◆ Spatial relation data ◆
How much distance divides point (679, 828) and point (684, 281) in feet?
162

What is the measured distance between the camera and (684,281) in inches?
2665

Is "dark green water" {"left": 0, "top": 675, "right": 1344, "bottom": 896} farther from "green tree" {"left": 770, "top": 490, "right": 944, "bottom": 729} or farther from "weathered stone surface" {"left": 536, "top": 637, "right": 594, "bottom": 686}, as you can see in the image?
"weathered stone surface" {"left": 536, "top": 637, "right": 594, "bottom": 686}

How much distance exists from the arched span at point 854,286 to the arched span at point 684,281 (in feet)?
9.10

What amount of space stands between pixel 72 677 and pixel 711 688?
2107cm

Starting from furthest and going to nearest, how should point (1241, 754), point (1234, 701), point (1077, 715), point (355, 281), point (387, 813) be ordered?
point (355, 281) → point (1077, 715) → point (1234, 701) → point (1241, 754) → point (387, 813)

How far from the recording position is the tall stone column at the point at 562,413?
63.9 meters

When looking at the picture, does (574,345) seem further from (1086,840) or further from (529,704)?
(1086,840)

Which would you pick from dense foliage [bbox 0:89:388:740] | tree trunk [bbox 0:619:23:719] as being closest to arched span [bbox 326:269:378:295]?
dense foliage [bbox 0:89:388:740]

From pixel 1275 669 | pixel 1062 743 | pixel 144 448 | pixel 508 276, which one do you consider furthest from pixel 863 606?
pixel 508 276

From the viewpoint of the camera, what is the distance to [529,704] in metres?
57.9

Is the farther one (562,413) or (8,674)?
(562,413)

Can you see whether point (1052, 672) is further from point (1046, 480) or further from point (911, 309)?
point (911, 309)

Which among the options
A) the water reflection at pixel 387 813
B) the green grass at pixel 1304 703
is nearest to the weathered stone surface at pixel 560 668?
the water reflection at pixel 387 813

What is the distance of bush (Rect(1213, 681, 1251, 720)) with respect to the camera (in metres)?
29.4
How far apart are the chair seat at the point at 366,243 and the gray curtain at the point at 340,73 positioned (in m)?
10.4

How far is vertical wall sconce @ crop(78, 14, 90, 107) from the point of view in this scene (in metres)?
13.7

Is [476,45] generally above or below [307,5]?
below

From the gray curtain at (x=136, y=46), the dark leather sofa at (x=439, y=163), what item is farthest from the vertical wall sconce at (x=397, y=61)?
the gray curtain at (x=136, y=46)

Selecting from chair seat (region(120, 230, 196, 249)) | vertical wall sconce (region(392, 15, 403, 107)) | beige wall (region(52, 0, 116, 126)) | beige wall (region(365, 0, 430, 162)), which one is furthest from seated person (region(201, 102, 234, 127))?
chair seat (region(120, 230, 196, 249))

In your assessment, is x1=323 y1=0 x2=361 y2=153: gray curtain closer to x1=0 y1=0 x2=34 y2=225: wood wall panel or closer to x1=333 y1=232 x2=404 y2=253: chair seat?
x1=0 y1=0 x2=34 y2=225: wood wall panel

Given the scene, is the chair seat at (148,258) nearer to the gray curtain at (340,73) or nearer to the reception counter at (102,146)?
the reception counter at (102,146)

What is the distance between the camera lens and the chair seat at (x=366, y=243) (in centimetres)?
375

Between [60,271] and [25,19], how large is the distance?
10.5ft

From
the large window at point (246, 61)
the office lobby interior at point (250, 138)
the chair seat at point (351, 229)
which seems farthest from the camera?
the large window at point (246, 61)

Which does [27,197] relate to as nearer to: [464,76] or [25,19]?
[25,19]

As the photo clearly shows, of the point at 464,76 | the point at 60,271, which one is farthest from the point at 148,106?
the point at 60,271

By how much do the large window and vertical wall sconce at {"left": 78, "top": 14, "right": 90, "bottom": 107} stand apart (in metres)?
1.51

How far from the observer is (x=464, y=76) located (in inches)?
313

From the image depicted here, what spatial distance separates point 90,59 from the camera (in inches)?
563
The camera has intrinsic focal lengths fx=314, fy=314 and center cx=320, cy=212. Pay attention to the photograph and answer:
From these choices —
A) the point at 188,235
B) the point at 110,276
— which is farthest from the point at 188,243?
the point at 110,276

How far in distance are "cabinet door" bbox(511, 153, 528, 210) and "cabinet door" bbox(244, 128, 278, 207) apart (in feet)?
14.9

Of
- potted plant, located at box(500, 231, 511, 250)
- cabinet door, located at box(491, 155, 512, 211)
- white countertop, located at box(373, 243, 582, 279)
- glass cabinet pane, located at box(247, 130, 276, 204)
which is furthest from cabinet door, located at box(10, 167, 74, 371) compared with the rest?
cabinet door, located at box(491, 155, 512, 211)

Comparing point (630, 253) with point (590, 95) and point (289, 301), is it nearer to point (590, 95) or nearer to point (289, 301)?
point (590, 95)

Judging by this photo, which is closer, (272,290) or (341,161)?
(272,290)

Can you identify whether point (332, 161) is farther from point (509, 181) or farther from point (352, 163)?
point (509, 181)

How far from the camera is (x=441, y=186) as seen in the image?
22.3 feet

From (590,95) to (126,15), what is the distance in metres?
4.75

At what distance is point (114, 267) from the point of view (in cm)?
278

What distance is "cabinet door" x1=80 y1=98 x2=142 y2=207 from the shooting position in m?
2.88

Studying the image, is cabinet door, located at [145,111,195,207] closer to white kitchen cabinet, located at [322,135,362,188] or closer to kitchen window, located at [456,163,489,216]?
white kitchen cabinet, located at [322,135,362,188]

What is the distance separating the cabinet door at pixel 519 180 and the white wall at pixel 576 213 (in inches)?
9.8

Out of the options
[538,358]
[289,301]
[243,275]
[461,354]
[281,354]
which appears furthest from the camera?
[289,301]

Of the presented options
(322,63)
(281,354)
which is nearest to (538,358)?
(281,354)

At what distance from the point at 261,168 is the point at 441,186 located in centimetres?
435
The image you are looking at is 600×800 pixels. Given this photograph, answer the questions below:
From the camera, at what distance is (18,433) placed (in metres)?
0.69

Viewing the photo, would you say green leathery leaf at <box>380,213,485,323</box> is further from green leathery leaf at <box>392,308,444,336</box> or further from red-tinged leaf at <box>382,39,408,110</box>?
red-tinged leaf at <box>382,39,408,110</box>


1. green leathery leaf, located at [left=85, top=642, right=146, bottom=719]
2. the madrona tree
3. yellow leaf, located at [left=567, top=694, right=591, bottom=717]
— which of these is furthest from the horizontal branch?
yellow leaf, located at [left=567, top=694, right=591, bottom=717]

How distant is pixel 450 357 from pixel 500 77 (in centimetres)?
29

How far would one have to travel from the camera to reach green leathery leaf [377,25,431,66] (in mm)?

◆ Work to do ◆
Give every line of the records, starting at the line that contains "At what distance is point" and ending at the last line of the records, as a Markdown table with the columns Number and Line. Leave out blank lines.

◆ Response below ◆
| Number | Line |
|---|---|
| 1 | At what distance is point (114, 267) from the point of view (in cm)? |
| 2 | 278 |
| 3 | What distance is "cabinet door" x1=80 y1=98 x2=142 y2=207 from the shooting position in m? |
| 4 | 2.88 |
| 5 | Studying the image, is cabinet door, located at [145,111,195,207] closer to white kitchen cabinet, located at [322,135,362,188] or closer to kitchen window, located at [456,163,489,216]? |
| 6 | white kitchen cabinet, located at [322,135,362,188] |
| 7 | What is the distance separating the cabinet door at pixel 519 180 and the white wall at pixel 576 213 (in inches)? |
| 8 | 9.8 |
| 9 | Out of the options |
| 10 | [538,358] |
| 11 | [289,301] |
| 12 | [243,275] |
| 13 | [461,354] |
| 14 | [281,354] |
| 15 | which appears furthest from the camera? |
| 16 | [289,301] |
| 17 | Of the presented options |
| 18 | (322,63) |
| 19 | (281,354) |
| 20 | which is nearest to (538,358)? |
| 21 | (281,354) |
| 22 | At what distance from the point at 261,168 is the point at 441,186 located in centimetres? |
| 23 | 435 |
| 24 | The image you are looking at is 600×800 pixels. Given this photograph, answer the questions below: |
| 25 | From the camera, at what distance is (18,433) placed (in metres)? |
| 26 | 0.69 |
| 27 | Viewing the photo, would you say green leathery leaf at <box>380,213,485,323</box> is further from green leathery leaf at <box>392,308,444,336</box> or further from red-tinged leaf at <box>382,39,408,110</box>? |
| 28 | red-tinged leaf at <box>382,39,408,110</box> |
| 29 | 1. green leathery leaf, located at [left=85, top=642, right=146, bottom=719] |
| 30 | 2. the madrona tree |
| 31 | 3. yellow leaf, located at [left=567, top=694, right=591, bottom=717] |
| 32 | — which of these is furthest from the horizontal branch? |
| 33 | yellow leaf, located at [left=567, top=694, right=591, bottom=717] |
| 34 | How distant is pixel 450 357 from pixel 500 77 (in centimetres)? |
| 35 | 29 |
| 36 | How far would one have to travel from the camera to reach green leathery leaf [377,25,431,66] (in mm)? |